Even when there are no missing data and this step is not necessary, it is a good habit to be in.

4.4 Check model assumptions

Linear mixed models rely on linearity, independence, normality, homoscedasticity of residuals. Violating these assumptions can lead to biased estimates, inefficient inference, and convergence issues. Always check model assumptions, and if they are unmet, consider alternative model specifications.

‘iid’ assumption for residuals

In these model, the error terms, \(\epsilon\) are assumed to be “iid”, that is, independently and identically distributed. This means they are expected to be normally distributed with a mean of 0 standard deviation of \(\sigma\), or more specifically, \(\sigma \mathbf{I}\), which refers to constant variance and a covariance of zero between residuals.

In this guide, we well be testing these assumptions by using graphical methods. This can be done in two ways:

4.4.1 Original method

We can use base plot() function in R for lme4 and nlme objects to check the homoscedasticity (residuals vs. fitted values plot) of residuals.

lme4
nlme

plot(model_lmer, resid(., scaled=TRUE) ~ fitted(.), 
     xlab = "fitted values", ylab = "studentized residuals")

plot(model_lme, resid(., scaled=TRUE) ~ fitted(.), 
     xlab = "fitted values", ylab = "studentized residuals")

In this output, we expect to see a plot with random and uniform distribution of points. If we notice any specific pattern in the distribution of points, we need to look into the model structure and response variable distribution closely.

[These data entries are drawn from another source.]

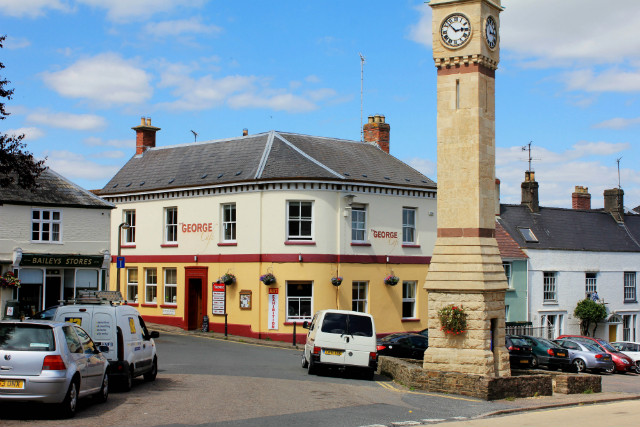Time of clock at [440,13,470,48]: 2:52
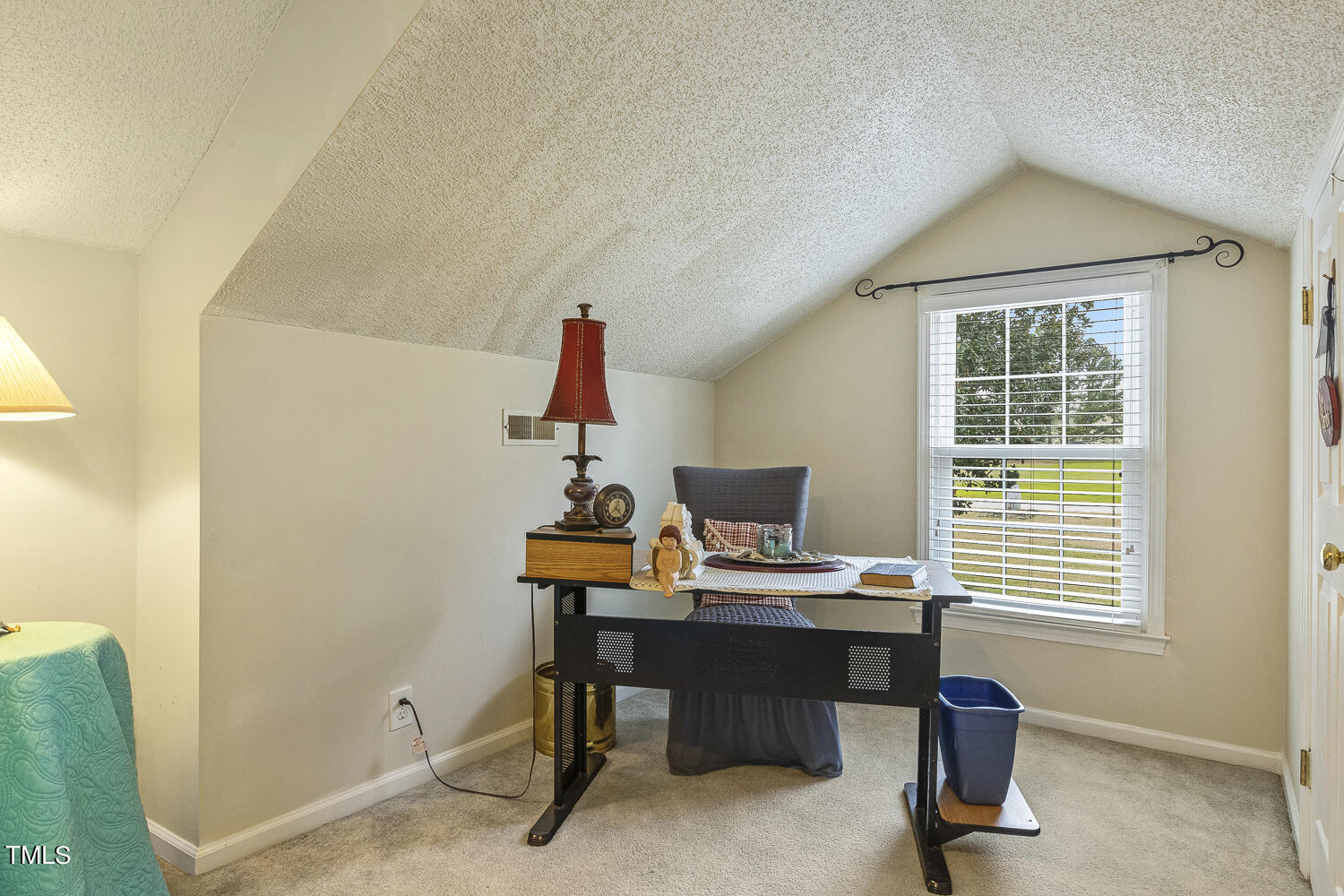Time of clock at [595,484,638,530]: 12:23
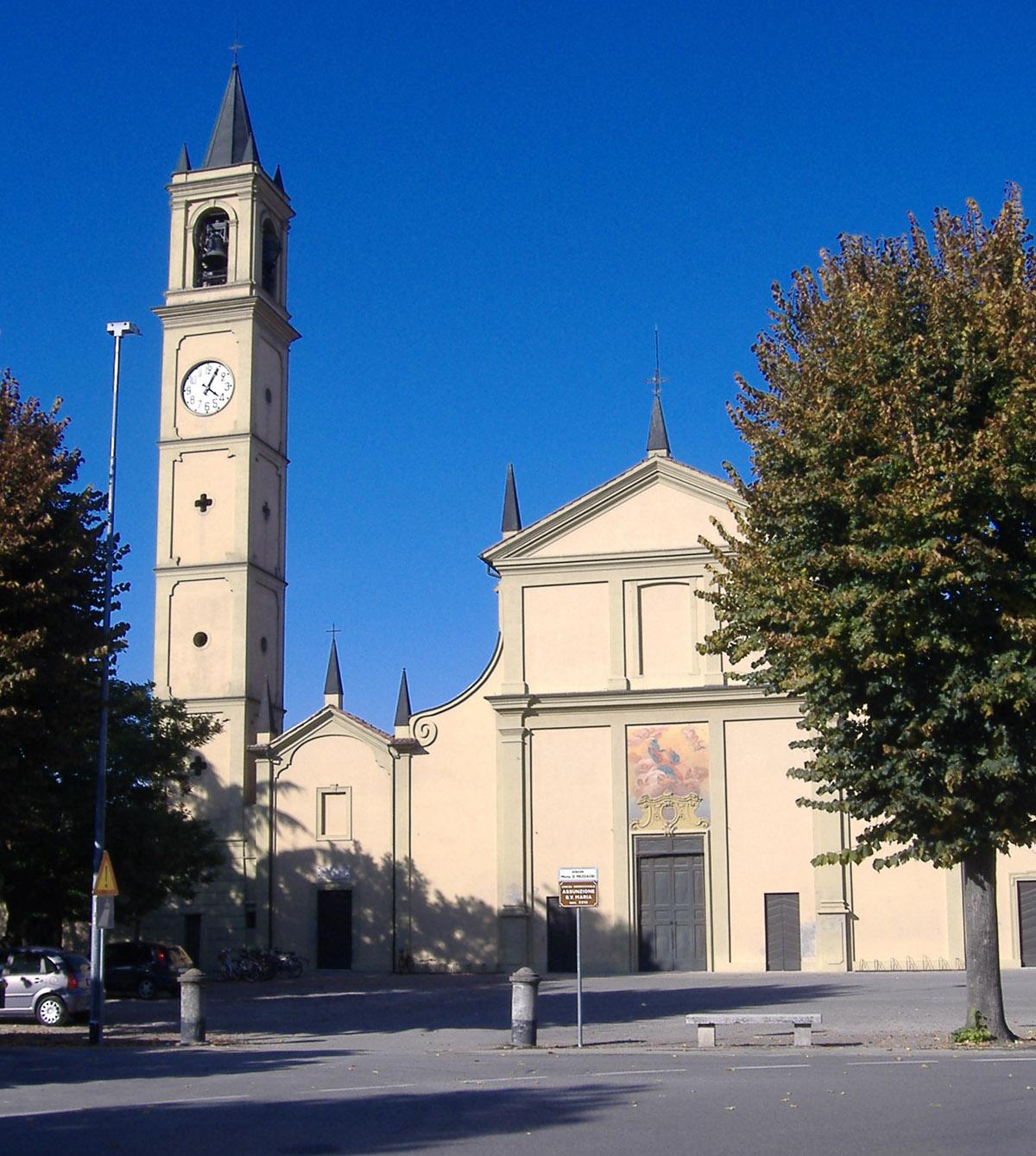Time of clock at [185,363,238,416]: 4:04
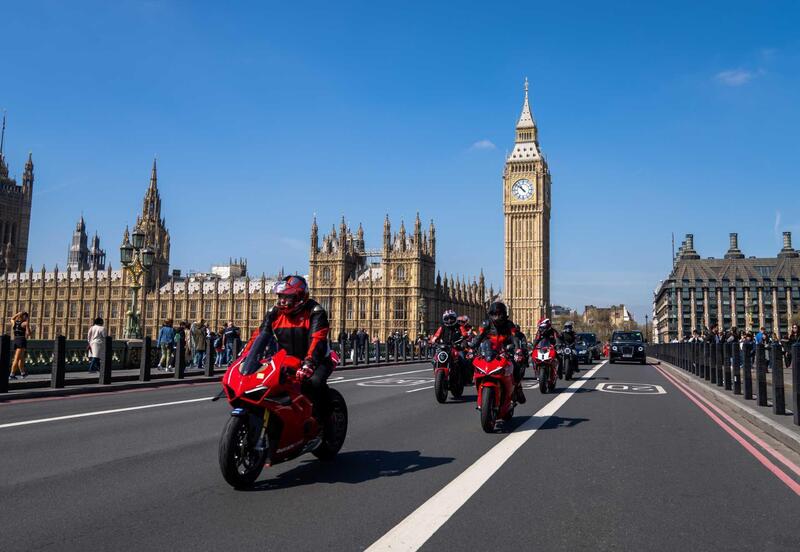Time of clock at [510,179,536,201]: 10:51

To check the normality of the residuals, we need to extract the residuals first using the resid() function and then generating a qq-plot:

lme4
nlme

qqnorm(resid(model_lmer), main = NULL); qqline(resid(model_lmer))

qqnorm(resid(model_lme), main = NULL); qqline(resid(model_lme))

The interpretation of the qq-plots generated from this code chunk is: if residuals falls closely along the 45-degree qq-line, it suggests normality of the residuals. However, if there is strong deviation of residual points from the qq-line, consider a different model that fits the data better. How to do this is way beyond the scope of this guide.

4.4.2 New Method

Nowadays, we can take advantage of the performance package package, which provides a comprehensive suite of diagnostic plots.

The diagnostic plots we created above can be created using one function check_model() from the performance package.

Note

Read the documentation for check_model() to find what other checks this function can do. If you would like to check all assumptions you can use the argument check = "all".

lme4
nlme

check_model(model_lmer, check = c('normality', 'linearity'))

check_model(model_lme, check = c('normality', 'linearity'))

4.5 Inference

After verifying the assumptions of model, we can move to the inference of model. Based on analysis goals, we can either conduct analysis of variance using anova() function or we can estimate marginal means using emmeans() function from the emmeans package. We can also run a post-hoc comparison to evaluate the pairwise comparison or contrasts using estimated means.

Model inference

Please remember that conclusions should not be drawn from the model that doesn’t meet linear mixed model assumptions.